When I was in kindergarten, my older brother used to pick me up at school and then walk me home every afternoon. He was supposed to take care of me and my other brother while our parents were out working. When you are that young, you only expect care and support from your family. That’s what we all thought he was doing until he sexually abused me. I was 5 years old then. For such a small boy, it is difficult to understand this type of situation, especially if it involves a person that you respect and admire. I was very shy and quiet, so reaching out to someone was extremely difficult for me. Therefore, I kept the whole situation to myself. The abuse continued until my next-door neighbor told his parents my brother was also abusing him. For years, I tried to live with this trauma and avoid thinking about it as if it were something you could just forget and move on. Luckily, the human mind is very powerful and it blocked most of the details from those days.

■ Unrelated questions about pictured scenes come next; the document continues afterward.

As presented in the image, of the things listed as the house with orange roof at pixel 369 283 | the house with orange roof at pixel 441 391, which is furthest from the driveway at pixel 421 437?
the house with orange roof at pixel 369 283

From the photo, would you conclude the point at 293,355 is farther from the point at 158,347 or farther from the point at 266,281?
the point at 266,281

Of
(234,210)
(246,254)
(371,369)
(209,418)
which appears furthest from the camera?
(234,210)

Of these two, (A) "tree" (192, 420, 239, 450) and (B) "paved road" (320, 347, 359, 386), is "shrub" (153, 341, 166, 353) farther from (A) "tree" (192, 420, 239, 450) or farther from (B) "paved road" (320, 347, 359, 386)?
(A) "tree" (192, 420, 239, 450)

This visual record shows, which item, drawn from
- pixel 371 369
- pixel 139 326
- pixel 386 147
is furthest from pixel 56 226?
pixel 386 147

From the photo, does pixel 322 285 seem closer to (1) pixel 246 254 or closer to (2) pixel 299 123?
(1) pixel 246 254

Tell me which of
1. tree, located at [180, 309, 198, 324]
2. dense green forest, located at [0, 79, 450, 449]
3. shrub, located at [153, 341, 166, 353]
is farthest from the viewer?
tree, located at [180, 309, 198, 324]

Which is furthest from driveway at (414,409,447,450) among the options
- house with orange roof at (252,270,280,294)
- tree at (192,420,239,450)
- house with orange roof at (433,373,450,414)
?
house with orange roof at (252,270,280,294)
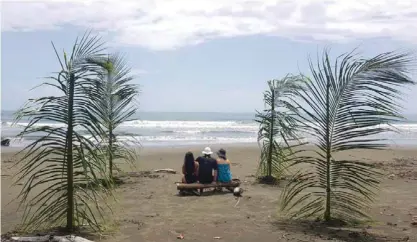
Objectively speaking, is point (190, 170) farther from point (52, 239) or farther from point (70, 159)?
point (52, 239)

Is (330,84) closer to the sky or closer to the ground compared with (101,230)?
closer to the sky

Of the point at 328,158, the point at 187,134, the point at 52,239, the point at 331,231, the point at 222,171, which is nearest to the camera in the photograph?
the point at 52,239

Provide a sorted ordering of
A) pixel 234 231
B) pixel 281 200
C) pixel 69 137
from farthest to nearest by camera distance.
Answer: pixel 281 200 → pixel 234 231 → pixel 69 137

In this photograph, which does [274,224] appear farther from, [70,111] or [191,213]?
[70,111]

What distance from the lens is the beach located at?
7445mm

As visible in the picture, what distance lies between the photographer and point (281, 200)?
10289mm

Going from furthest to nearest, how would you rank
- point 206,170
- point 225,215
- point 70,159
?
point 206,170 → point 225,215 → point 70,159

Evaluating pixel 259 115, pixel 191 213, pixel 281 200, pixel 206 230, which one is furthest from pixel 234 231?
pixel 259 115

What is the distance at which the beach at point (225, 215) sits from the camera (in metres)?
7.45

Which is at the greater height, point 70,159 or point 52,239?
point 70,159

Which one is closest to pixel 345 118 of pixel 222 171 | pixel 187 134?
pixel 222 171

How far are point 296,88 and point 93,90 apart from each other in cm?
382

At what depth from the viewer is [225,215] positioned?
892 centimetres

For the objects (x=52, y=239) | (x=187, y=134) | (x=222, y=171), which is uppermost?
(x=187, y=134)
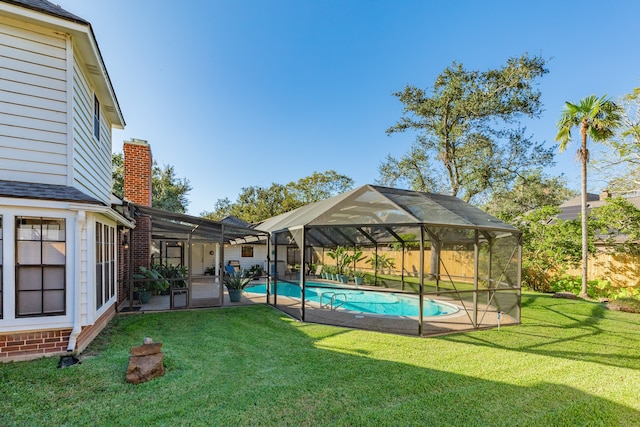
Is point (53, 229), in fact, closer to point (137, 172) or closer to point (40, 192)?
point (40, 192)

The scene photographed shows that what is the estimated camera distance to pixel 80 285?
4.71 meters

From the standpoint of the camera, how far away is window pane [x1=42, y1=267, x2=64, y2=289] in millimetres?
4592

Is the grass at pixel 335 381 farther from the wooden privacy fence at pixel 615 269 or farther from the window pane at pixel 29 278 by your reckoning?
the wooden privacy fence at pixel 615 269

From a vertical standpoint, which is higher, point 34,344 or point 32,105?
point 32,105

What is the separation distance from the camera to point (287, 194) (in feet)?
107

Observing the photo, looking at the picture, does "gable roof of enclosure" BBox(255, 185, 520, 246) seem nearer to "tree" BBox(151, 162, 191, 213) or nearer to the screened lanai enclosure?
the screened lanai enclosure

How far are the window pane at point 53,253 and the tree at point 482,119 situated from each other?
54.5 ft

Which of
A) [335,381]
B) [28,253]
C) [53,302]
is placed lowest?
[335,381]

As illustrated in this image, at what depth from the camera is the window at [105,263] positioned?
18.6 ft

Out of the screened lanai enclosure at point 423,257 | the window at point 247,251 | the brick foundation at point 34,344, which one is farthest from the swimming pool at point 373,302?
the brick foundation at point 34,344

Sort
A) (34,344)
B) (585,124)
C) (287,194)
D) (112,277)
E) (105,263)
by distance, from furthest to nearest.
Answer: (287,194), (585,124), (112,277), (105,263), (34,344)

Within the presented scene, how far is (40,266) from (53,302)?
591 mm

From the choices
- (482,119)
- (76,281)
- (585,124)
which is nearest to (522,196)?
(482,119)

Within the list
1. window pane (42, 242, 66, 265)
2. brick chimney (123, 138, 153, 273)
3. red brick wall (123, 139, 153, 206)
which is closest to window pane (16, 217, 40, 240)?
window pane (42, 242, 66, 265)
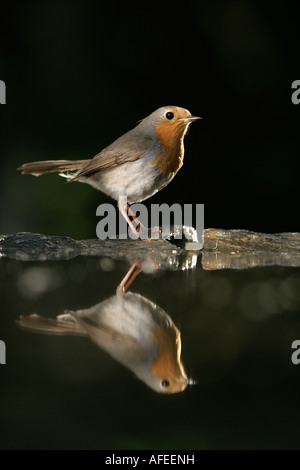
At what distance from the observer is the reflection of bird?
4.83 feet

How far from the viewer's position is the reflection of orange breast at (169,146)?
3604mm

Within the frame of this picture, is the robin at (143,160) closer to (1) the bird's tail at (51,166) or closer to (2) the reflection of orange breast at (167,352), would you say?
(1) the bird's tail at (51,166)

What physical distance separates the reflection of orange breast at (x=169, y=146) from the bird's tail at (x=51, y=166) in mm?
600

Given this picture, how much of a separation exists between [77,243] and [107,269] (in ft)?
2.46

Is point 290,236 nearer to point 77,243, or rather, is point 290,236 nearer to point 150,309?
point 77,243

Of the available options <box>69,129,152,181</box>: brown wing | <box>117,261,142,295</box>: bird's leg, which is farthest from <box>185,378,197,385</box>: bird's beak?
<box>69,129,152,181</box>: brown wing

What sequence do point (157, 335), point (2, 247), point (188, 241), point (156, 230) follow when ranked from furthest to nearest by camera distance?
point (156, 230), point (188, 241), point (2, 247), point (157, 335)

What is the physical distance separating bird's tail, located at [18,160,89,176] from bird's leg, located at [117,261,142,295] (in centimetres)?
143

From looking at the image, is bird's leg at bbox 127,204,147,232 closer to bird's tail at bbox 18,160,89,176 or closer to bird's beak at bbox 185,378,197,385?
bird's tail at bbox 18,160,89,176

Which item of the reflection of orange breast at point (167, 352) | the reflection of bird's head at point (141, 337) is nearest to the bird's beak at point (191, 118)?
the reflection of bird's head at point (141, 337)

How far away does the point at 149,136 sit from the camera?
3.70 meters

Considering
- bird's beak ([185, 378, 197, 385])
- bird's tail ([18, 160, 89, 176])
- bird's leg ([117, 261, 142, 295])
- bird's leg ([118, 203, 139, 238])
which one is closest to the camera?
bird's beak ([185, 378, 197, 385])

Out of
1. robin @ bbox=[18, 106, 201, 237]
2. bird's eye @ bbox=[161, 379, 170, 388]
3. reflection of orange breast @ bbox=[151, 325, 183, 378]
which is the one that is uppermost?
robin @ bbox=[18, 106, 201, 237]

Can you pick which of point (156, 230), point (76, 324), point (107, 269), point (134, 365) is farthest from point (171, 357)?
point (156, 230)
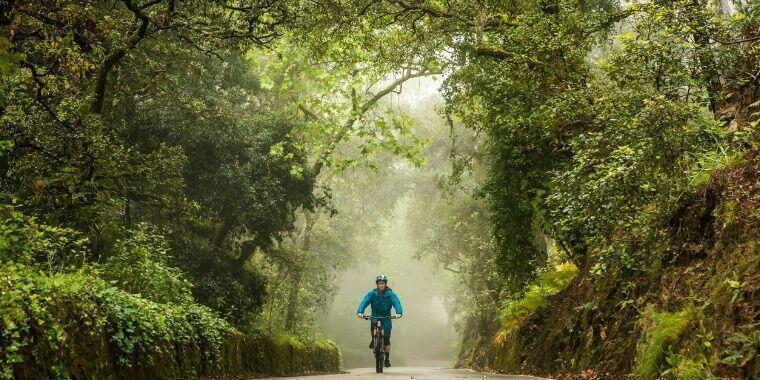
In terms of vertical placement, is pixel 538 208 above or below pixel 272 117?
below

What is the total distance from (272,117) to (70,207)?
368 inches

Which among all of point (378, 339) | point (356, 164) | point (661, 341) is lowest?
point (661, 341)

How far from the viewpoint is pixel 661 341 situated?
6.19m

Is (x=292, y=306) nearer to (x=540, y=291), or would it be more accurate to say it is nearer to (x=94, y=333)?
(x=540, y=291)

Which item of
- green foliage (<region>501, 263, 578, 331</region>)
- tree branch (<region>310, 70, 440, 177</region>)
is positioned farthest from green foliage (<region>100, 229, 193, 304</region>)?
tree branch (<region>310, 70, 440, 177</region>)

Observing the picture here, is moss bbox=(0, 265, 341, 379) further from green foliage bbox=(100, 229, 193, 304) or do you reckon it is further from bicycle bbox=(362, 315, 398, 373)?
bicycle bbox=(362, 315, 398, 373)

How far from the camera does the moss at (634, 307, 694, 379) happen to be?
237 inches

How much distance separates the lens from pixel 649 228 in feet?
25.2

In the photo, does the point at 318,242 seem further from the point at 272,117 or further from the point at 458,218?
the point at 272,117

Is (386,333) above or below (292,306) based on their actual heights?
below

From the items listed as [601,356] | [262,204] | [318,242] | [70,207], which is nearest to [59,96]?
[70,207]

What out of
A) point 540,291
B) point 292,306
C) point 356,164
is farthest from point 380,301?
point 292,306

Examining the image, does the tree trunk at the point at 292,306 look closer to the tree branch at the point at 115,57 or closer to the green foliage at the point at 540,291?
the green foliage at the point at 540,291

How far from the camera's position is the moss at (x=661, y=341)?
603cm
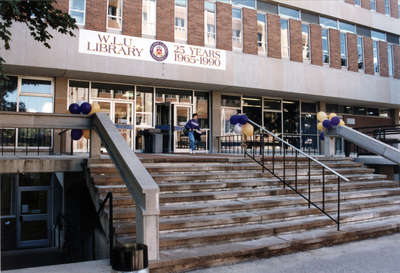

However, as the years passed, the situation became more and more difficult to deal with. Then I became extremely introverted, insecure, and scared. I remembered overhearing people saying that I might be autistic or that I had learning disabilities. I constantly received notices from schoolteachers saying I was not engaging in class. This only supported the negative ideas that were growing in my head and damaged my self-esteem. During my adolescence I suffered from insomnia, deep periods of depression, shame, guilt, fear of people, and sometimes even the desire to die. Later, I met God, and my faith gave me a new strength to carry on. I was able to overcome most of my internal issues, and I got a whole new outlook on life. Seven years ago, I got married to a wonderful woman, and we started our family. I am now a proud father of two. These last few years, everything has been calm, and I thought I had my life figured out. Last year, I met a person that attempted to commit suicide.
Suddenly, all of the fear, confusion, and sadness came back. However, this time I thought to myself that if I didn’t do something I would end up like this person. So I prayed God for help. A few days later, I read an article in a Fitness magazine, about a real life hero. The article was about Paul Leduc, a young male survivor of sexual abuse in Canada who was not only able to overcome his abuse, but he was also doing something to help other survivors. At this point I had already hit rock bottom. I then understood that I had two choices in front of me: I could either try to ignore the situation and keep struggling with the same issues over and over; or I could seek for help and finally overcome my abuse and be free. Reading that article inspired me to seek help. So I reached out to a psychologist friend and told her I was going through a crisis. Not only did she listen to me that day, but she also offered to take my case and provide me with psychological therapy pro bono.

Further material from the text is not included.